1.4. Periodização da Língua e da Cultura Portuguesas
António José Saraiva divide a Cultura Portuguesa em três grandes fases. A primeira vai até ao primeiro terço do século XVI e nela podem ser distinguidos dois períodos: um, em que a retórica não se evidencia e «o discurso é funcional como nas igrejas românicas» (1985: 161); o outro, em que a retórica sobressai, «ou como uma forma de resolver problemas novos postos por uma mudança nos pontos de vista do narrador, ou como excrescência decorativa gratuita» (Ibid.). A esta fase chama-lhe Idade Média, sendo o seu último representante Gil Vicente (1465?-1537?).
A segunda fase vai de cerca de 1530 até meados do século XVIII. Nesta fase, o engenho do autor ou falante sobrepõe-se ao juízo, «tendendo aquele à construção de conceitos, que são válidos independentemente de serem verdadeiros» (Ibid.). Esta fase pode dividir-se também em dois períodos: «a Renascença, em que se nota ainda um certo compromisso entre este discurso engenhoso e o discurso clássico greco-latino, mais próximo da expressão lógica; e o chamado Barroco
, em que o papel do juízo parece afundar-se completamente e o paradoxo se afirma como a manifestação máxima do engenho» (Ibid.).

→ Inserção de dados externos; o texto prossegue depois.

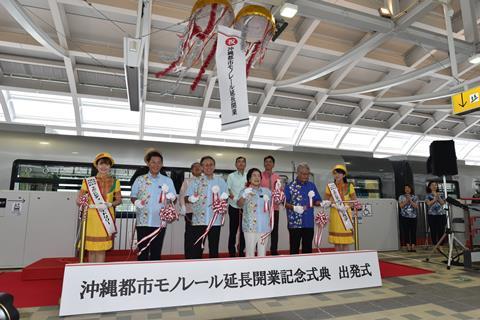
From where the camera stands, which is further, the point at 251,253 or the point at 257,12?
the point at 251,253

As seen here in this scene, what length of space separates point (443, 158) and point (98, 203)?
597 cm

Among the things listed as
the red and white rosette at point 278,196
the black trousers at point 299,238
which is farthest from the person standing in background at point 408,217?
the red and white rosette at point 278,196

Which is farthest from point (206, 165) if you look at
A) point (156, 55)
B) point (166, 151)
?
point (156, 55)

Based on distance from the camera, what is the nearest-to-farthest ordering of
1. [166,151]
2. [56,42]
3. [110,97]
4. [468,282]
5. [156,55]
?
[468,282] → [166,151] → [56,42] → [156,55] → [110,97]

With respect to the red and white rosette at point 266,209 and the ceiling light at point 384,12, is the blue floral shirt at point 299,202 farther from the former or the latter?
the ceiling light at point 384,12

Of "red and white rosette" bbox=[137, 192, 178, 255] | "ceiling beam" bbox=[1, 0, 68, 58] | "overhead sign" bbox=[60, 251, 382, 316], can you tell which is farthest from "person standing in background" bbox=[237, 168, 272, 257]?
A: "ceiling beam" bbox=[1, 0, 68, 58]

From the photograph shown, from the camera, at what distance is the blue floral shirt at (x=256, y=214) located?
12.0 feet

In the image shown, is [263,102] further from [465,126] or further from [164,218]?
[465,126]

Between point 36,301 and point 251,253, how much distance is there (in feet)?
7.70

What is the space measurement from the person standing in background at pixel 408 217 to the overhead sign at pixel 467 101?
2054mm

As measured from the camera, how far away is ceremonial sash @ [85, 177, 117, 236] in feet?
10.6

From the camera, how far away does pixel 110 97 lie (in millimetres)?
11922

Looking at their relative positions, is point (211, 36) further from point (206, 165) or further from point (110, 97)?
point (110, 97)

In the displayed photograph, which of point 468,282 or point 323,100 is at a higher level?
point 323,100
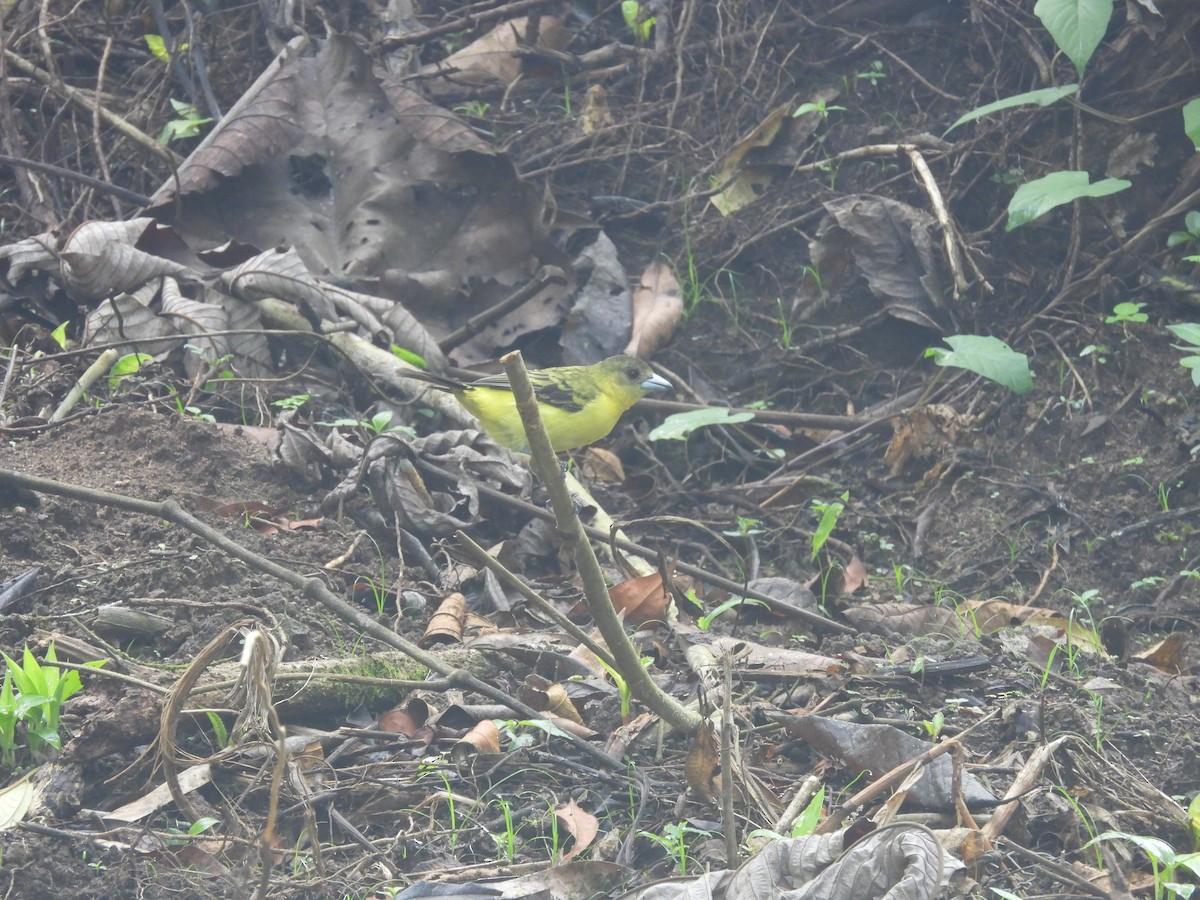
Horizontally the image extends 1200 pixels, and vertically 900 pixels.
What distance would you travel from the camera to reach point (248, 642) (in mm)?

A terceira fase da Cultura Portuguesa tem como modelo «a língua das camadas cultas urbanas, usada no jornalismo e na oratória» (Ibid.: 161-162). António José Saraiva atribui a esta fase também dois períodos: o primeiro, «em que predomina a lógica geométrica, mais ou menos revestida de retórica greco-latina» (Ibid.: 162); o segundo, conhecido como período romântico e pós-romântico, «em que se recorre abundantemente à conotação das palavras, pelo menos do discurso literário» (Ibid.).